Among the new messages, whose increasingly clear resonance she was now receiving, there was a night when all one could hear was the drowsy rhythm of rare, heavy drops trickling down from the mass of soft snow on the roof, splashing in a melodious cascade, close to the steps and under the windows. Her body, for several nights past, had learned to give itself, while seeming still, to avoid the brutal break, to preserve the slow settling of bodies that have taken pleasure… That night she found the rhythm of that silent separation. When his body was exhausted she felt his temple laid, for a moment, against her lips. A vein was throbbing, crazily. As she gave this involuntary kiss she sensed the pulsations gradually calming down…
Another occasion for her to speak to the being whose understanding she already hoped for came on that evening of the thaw. She made a mistake when examining the infusion, no doubt confusing the pollen of the macerated flowers with traces of the powder. He did not come… She waited for a long time, beyond what was already an unlikely hour, then, to break the spell of this waiting and to find sleep again, she got up, dressed, went out onto the steps.
The night was clear. The air was softer; scents, long imprisoned by the cold, were flowing readily, like the slightly bitter aroma of damp bark. The snow had been undermined by a multitude of invisible tricklings, still covert, that filled the night with an incessant peal of water drops. She felt she was moving forward across an endless musical instrument, snapping several strings at each sacrilegious step…
She stopped halfway between the house and the river, no longer wanting to disturb the melodious trembling of the slowly subsiding snows. Tilting her head back, she plunged in among the stars for a long time. A silent, unflagging wind descended from these nocturnal depths. She staggered, suddenly exalted, her eyes looked around for support. The shadow of the wood, the dark reflection of the water, the dim fields on the opposite bank. The sky from which spilled the powerful and constant wind. All this lived, breathed, and seemed to see her, to be focusing some kind of infinite gaze upon her.
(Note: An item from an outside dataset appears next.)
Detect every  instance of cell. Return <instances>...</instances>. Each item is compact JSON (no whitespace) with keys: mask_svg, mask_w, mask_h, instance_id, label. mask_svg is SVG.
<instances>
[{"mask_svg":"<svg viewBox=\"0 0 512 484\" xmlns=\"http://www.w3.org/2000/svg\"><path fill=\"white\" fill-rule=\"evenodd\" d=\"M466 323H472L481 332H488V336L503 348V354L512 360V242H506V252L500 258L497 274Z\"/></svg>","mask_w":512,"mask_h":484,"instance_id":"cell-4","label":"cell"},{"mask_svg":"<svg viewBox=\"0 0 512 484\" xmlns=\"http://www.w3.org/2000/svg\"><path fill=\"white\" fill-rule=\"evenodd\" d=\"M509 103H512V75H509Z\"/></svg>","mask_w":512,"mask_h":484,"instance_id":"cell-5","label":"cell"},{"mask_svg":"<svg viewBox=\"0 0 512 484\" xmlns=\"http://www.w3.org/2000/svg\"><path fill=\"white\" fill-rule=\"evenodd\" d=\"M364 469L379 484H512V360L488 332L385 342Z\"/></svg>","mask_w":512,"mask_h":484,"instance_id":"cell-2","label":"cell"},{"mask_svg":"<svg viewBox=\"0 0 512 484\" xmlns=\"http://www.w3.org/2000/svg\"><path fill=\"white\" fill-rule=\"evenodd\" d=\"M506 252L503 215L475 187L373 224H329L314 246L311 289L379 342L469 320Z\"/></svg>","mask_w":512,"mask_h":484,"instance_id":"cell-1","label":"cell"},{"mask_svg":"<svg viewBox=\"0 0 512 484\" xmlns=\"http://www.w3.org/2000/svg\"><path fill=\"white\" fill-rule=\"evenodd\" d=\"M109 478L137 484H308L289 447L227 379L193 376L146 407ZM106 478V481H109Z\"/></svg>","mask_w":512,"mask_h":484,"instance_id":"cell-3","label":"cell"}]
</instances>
A gaze that understood everything but did not judge. It was there, facing her, about her, within her. Everything was said by this immense wordless, motionless presence… The wind was still blowing from the summit of the sky, from its dark reaches scarcely marked with the buoys of stars. She was responding to the eyes staring at her, impassive eyes, but whose absolute compassion she sensed…
She went home with the feeling of descending slowly from a very great height. Moving forward, she sought unconsciously to tread in the footprints left from her outward journey, so as not to snap any more strings. Up on the steps she cast a glance behind her: on the stretch of snow a string of footprints led out into the night with no return. And when she looked up a powerful gust of wind, falling vertically, struck her eyelids.
One evening she noticed that the great pile of snow that had accumulated behind the wall of their house had shrunk into a grayish sponge around which the glistening, naked clay of the earth lay uncovered. Confused feelings gripped her: this exhaustion of the cold was quite natural, quite expected, but at the same time heavy with hidden menace. Was the winter (their winter!) now going to be woven imperceptibly back into the indifferent round of the seasons? This very normality seemed at once salutary and fraught with vague dangers… A few days later when she was clipping together the newspapers that the postman had once more started delivering to the Caravanserai after several months of eclipse, she came upon this headline: rhine ice dynamited to open way for shipping delayed by unprecedented frosts. Strangely, her heart missed a beat and she heard a little silent cry: "But why all this hurry?"